# Goal of the exercise
Each entry should be given again exactly, with any image left out.

# Data listing
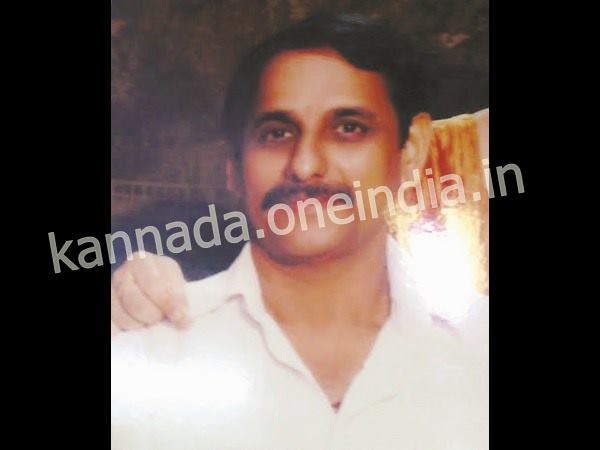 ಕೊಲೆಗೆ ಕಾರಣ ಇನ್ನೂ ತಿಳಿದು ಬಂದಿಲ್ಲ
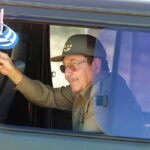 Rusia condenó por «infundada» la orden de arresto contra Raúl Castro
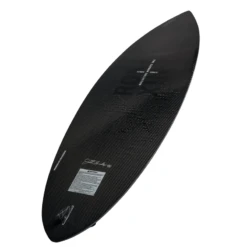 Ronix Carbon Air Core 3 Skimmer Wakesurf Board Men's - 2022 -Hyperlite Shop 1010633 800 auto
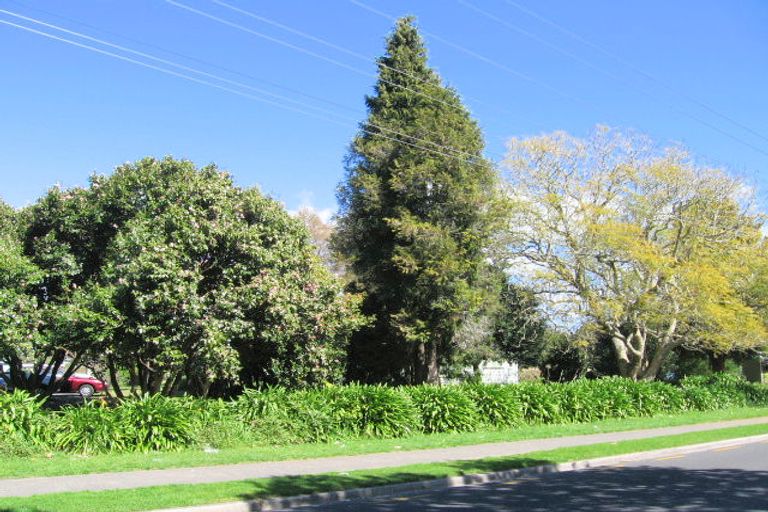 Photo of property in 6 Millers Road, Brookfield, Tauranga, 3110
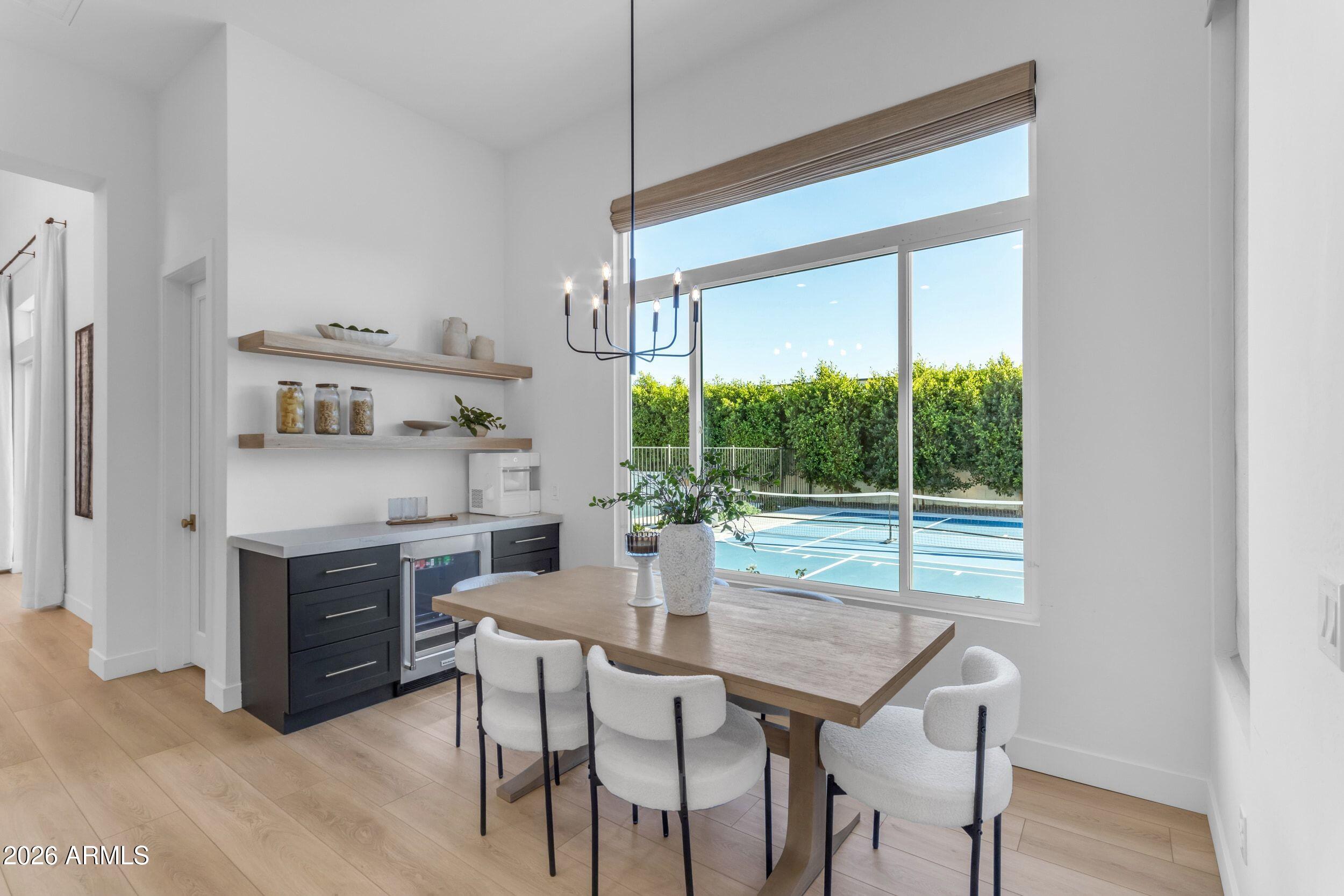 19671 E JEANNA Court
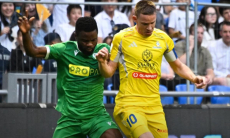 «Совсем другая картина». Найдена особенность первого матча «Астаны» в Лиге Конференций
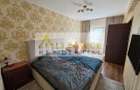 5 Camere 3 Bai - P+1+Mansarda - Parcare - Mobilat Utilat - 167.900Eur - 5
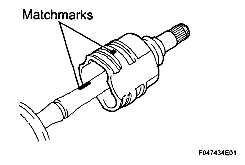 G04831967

# Task solution
 ಕೊಲೆಗೆ ಕಾರಣ ಇನ್ನೂ ತಿಳಿದು ಬಂದಿಲ್ಲ
 Rusia condenó por «infundada» la orden de arresto contra Raúl Castro
 Ronix Carbon Air Core 3 Skimmer Wakesurf Board Men's - 2022 -Hyperlite Shop 1010633 800 auto
 Photo of property in 6 Millers Road, Brookfield, Tauranga, 3110
 19671 E JEANNA Court
 «Совсем другая картина». Найдена особенность первого матча «Астаны» в Лиге Конференций
 5 Camere 3 Bai - P+1+Mansarda - Parcare - Mobilat Utilat - 167.900Eur - 5
 G04831967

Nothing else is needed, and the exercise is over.